▶ **PROBLEM REQUIREMENTS**: Copy the material below word for word, starting at the line containing "How far away is" and continuing through the end of the material.

Spatial question material
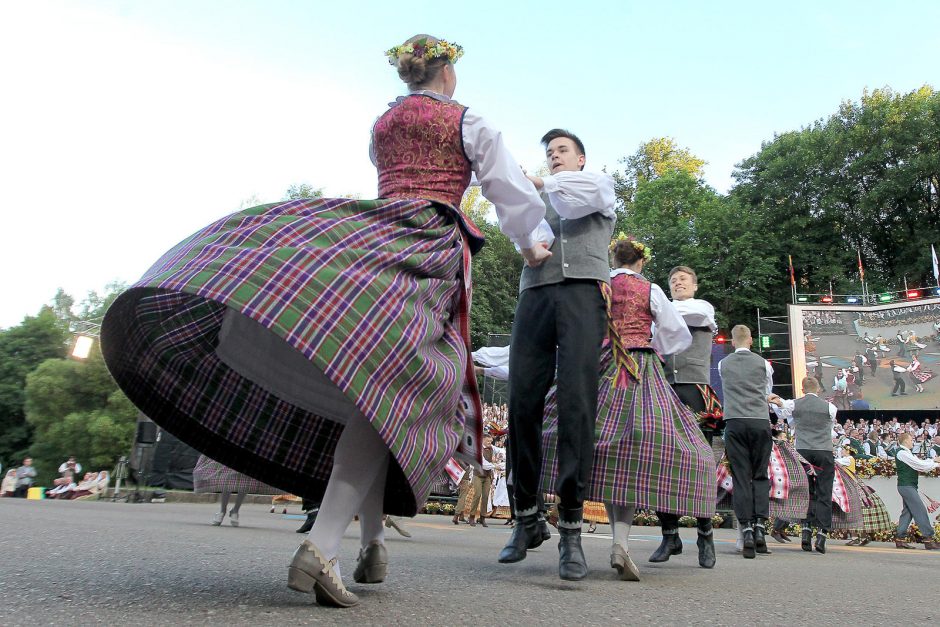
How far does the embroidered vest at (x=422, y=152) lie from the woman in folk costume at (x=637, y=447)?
68.3 inches

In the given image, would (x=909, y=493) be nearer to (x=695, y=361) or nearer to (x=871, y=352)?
(x=695, y=361)

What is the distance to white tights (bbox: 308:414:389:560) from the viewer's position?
216cm

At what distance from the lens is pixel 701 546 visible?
479 cm

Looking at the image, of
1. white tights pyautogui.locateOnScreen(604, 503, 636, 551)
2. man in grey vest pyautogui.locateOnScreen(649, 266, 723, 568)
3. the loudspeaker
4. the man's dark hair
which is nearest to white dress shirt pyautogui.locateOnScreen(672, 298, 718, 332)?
man in grey vest pyautogui.locateOnScreen(649, 266, 723, 568)

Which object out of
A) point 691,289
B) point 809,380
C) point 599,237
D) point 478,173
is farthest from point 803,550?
point 478,173

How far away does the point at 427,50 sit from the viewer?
115 inches

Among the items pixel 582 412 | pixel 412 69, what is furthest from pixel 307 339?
pixel 582 412

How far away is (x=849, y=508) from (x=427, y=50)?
8090 mm

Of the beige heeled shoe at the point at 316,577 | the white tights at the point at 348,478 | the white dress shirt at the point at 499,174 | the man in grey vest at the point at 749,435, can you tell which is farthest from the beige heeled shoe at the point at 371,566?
the man in grey vest at the point at 749,435

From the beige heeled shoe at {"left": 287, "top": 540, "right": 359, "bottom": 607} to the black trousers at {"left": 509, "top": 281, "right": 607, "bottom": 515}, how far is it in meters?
1.73

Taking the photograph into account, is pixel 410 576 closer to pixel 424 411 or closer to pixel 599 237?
pixel 424 411

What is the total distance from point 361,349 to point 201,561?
65.6 inches

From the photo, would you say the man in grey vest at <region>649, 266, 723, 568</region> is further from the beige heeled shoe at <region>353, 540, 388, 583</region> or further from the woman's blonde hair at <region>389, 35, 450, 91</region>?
the beige heeled shoe at <region>353, 540, 388, 583</region>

▶ **SOLVED PROBLEM**:
How far away is (x=849, y=508) from (x=427, y=50)?
8090 mm

Of the beige heeled shoe at the point at 316,577 | the white tights at the point at 348,478 | the white dress shirt at the point at 499,174 | the man in grey vest at the point at 749,435, can you tell which is farthest from the beige heeled shoe at the point at 371,566?
the man in grey vest at the point at 749,435

From the beige heeled shoe at {"left": 287, "top": 540, "right": 359, "bottom": 607} to the black trousers at {"left": 509, "top": 281, "right": 607, "bottom": 515}, how far is it in meters?
1.73

Taking the photograph into account, is pixel 410 576 closer to pixel 424 411 or closer to pixel 599 237?
pixel 424 411

What is the total distance from point 361,349 to point 201,561?
65.6 inches

From the photo, would you say the man in grey vest at <region>649, 266, 723, 568</region> is further from the beige heeled shoe at <region>353, 540, 388, 583</region> or further from the woman's blonde hair at <region>389, 35, 450, 91</region>?
the beige heeled shoe at <region>353, 540, 388, 583</region>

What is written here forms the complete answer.